Important risk factors that may cause such a difference in connection with the proposed transaction include, but are not limited to, the following factors: (1) the risk that the conditions to the closing of the transaction are not satisfied; (2) litigation relating to the transaction; (3) uncertainties as to the timing of the consummation of the transaction and the ability of each party to consummate the transaction; (4) risks that the proposed transaction disrupts the current plans and operations of Avago or Broadcom; (5) the ability of Avago and Broadcom to retain and hire key personnel; (6) competitive responses to the proposed transaction; (7) unexpected costs, charges or expenses resulting from the transaction; (8) potential adverse reactions or changes to business relationships resulting from the announcement or completion of the transaction; (9) the combined companies’ ability to achieve the growth prospects and synergies expected from the transaction, as well as delays, challenges and expenses associated with integrating the combined companies’ existing businesses and the indebtedness planned to be incurred in connection with the transaction; and (10) legislative, regulatory and economic developments.  These risks, as well as other risks associated with the proposed transaction, are more fully discussed in the joint proxy statement/prospectus that is included in the Registration Statement on Form S-4 that has been filed with and declared effective by the SEC in connection with the proposed transaction.  The forward-looking statements in this document speak only as of this date.
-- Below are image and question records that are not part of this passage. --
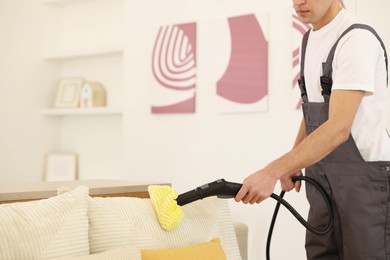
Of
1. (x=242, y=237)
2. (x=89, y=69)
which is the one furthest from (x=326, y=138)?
(x=89, y=69)

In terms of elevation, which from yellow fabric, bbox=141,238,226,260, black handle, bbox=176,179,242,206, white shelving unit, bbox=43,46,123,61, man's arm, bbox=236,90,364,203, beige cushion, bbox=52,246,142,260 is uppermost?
white shelving unit, bbox=43,46,123,61

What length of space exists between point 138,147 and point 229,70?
0.93m

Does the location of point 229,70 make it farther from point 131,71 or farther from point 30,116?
point 30,116

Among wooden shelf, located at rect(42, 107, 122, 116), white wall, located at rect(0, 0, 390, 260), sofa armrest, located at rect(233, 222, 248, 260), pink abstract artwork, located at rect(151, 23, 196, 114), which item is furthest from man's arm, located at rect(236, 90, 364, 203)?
wooden shelf, located at rect(42, 107, 122, 116)

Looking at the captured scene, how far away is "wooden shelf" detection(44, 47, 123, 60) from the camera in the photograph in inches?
192

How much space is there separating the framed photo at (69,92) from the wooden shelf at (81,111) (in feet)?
0.21

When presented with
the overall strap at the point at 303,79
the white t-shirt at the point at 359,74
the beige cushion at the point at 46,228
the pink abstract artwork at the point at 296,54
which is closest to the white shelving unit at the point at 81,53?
the pink abstract artwork at the point at 296,54

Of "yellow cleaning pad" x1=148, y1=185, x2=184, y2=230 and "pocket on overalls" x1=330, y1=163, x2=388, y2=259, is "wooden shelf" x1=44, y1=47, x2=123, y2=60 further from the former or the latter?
"pocket on overalls" x1=330, y1=163, x2=388, y2=259

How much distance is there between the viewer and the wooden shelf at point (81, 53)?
4879mm

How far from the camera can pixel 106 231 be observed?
6.61 ft

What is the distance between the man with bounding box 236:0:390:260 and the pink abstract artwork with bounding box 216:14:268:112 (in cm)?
172

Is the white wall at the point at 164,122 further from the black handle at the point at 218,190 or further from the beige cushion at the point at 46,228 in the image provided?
the beige cushion at the point at 46,228

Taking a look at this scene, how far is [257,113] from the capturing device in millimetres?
3906

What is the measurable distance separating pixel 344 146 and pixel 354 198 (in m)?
0.16
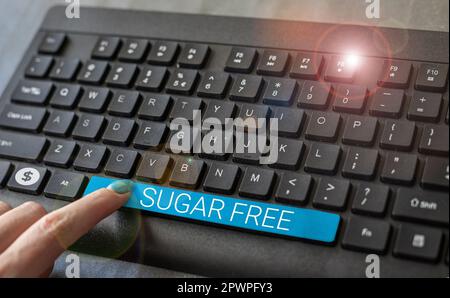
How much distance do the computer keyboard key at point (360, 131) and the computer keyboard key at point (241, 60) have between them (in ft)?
0.40

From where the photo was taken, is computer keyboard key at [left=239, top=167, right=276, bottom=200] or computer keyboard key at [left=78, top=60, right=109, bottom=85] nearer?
computer keyboard key at [left=239, top=167, right=276, bottom=200]

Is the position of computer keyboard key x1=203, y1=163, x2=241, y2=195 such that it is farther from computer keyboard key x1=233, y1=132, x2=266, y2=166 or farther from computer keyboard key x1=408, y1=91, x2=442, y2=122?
computer keyboard key x1=408, y1=91, x2=442, y2=122

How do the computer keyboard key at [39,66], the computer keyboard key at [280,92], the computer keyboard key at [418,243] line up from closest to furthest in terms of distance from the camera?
the computer keyboard key at [418,243] → the computer keyboard key at [280,92] → the computer keyboard key at [39,66]

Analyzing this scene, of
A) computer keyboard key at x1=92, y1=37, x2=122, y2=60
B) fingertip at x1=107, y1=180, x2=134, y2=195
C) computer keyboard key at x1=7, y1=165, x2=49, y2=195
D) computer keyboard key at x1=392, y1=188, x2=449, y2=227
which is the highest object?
computer keyboard key at x1=92, y1=37, x2=122, y2=60

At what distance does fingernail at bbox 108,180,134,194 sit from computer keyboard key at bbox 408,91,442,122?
9.9 inches

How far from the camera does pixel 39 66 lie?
Result: 0.66 metres

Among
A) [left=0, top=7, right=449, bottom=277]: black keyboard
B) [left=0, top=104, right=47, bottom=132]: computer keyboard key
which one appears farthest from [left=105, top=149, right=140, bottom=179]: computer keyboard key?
[left=0, top=104, right=47, bottom=132]: computer keyboard key

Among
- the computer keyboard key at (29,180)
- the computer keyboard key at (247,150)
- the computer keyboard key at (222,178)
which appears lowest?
the computer keyboard key at (29,180)

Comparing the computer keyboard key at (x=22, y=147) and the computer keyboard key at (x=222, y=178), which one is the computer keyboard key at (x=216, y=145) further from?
the computer keyboard key at (x=22, y=147)

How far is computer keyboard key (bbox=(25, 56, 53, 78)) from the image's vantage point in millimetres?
658

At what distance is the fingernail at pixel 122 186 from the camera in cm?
55

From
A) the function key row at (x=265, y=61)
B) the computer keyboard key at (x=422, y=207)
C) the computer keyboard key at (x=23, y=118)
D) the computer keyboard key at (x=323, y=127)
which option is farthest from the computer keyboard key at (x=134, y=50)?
the computer keyboard key at (x=422, y=207)

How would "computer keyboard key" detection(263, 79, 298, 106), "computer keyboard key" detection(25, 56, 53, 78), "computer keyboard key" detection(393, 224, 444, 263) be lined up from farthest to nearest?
"computer keyboard key" detection(25, 56, 53, 78)
"computer keyboard key" detection(263, 79, 298, 106)
"computer keyboard key" detection(393, 224, 444, 263)

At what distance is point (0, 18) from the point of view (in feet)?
2.58
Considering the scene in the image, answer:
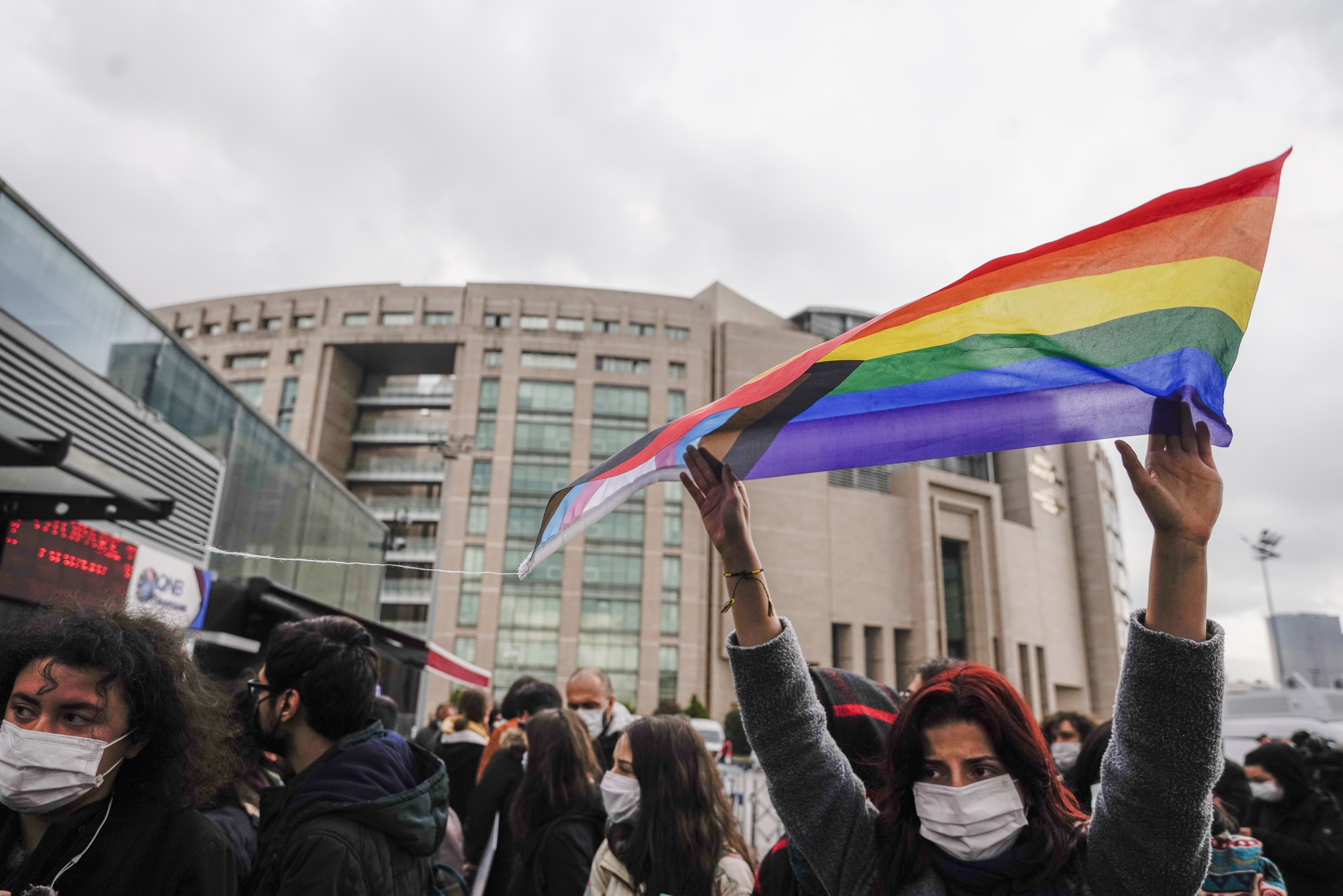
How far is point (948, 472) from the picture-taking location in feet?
200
Neither Broadcom nor Avago undertake any obligation to revise or update publicly any forward-looking statement to reflect future events or circumstances. 

In addition, actual results are subject to other risks and uncertainties that relate more broadly to Broadcom’s overall business, including those more fully described in Broadcom’s filings with the Securities and Exchange Commission (“SEC”), including its annual report on Form 10-K for the fiscal year ended December 31, 2014, and its quarterly reports filed on Form 10-Q for the current fiscal year, and Avago’s overall business and financial condition, including those more fully described in Avago’s filings with the SEC including its annual report on Form 10-K for the fiscal year ended November 2, 2014, and its quarterly reports filed on Form 10-Q during its fiscal year ended November 1, 2015.  The forward-looking statements in this document speak only as of date of this document.  We undertake no obligation to revise or update publicly any forward-looking statement, except as required by law.

Additional Information and Where to Find It

This document does not constitute an offer to sell or the solicitation of an offer to buy any securities or a solicitation of any vote or approval nor shall there be any sale of securities in any jurisdiction in which such offer, solicitation or sale would be unlawful prior to registration or qualification under the securities laws of any such jurisdiction.

Pavonia Limited (“Holdco”) and Safari Cayman L.P. (“Holdco LP”) have filed with the SEC a Registration Statement on Form S-4 which includes the joint proxy statement of Avago and Broadcom and also constitutes a prospectus of Holdco and Holdco LP.  The Registration Statement on Form S-4 was declared effective by the SEC on September 25, 2015.  On or about September 29, 2015, each of Avago and Broadcom commenced mailing the joint proxy statement/prospectus in definitive form to its shareholders of record as of the close of business on September 25, 2015.  Broadcom and Avago also plan to file other documents with the SEC regarding the proposed transaction.  This document is not a substitute for any prospectus, proxy statement or any other document which Broadcom and Avago has filed or may file with the SEC in connection with the proposed transaction.  INVESTORS AND SHAREHOLDERS ARE URGED TO READ THE DEFINITIVE JOINT PROXY STATEMENT/PROSPECTUS AND OTHER RELEVANT DOCUMENTS FILED OR TO BE FILED WITH THE SEC CAREFULLY AND IN THEIR ENTIRETY WHEN THEY BECOME AVAILABLE BECAUSE THEY CONTAIN IMPORTANT INFORMATION ABOUT THE PROPOSED TRANSACTION.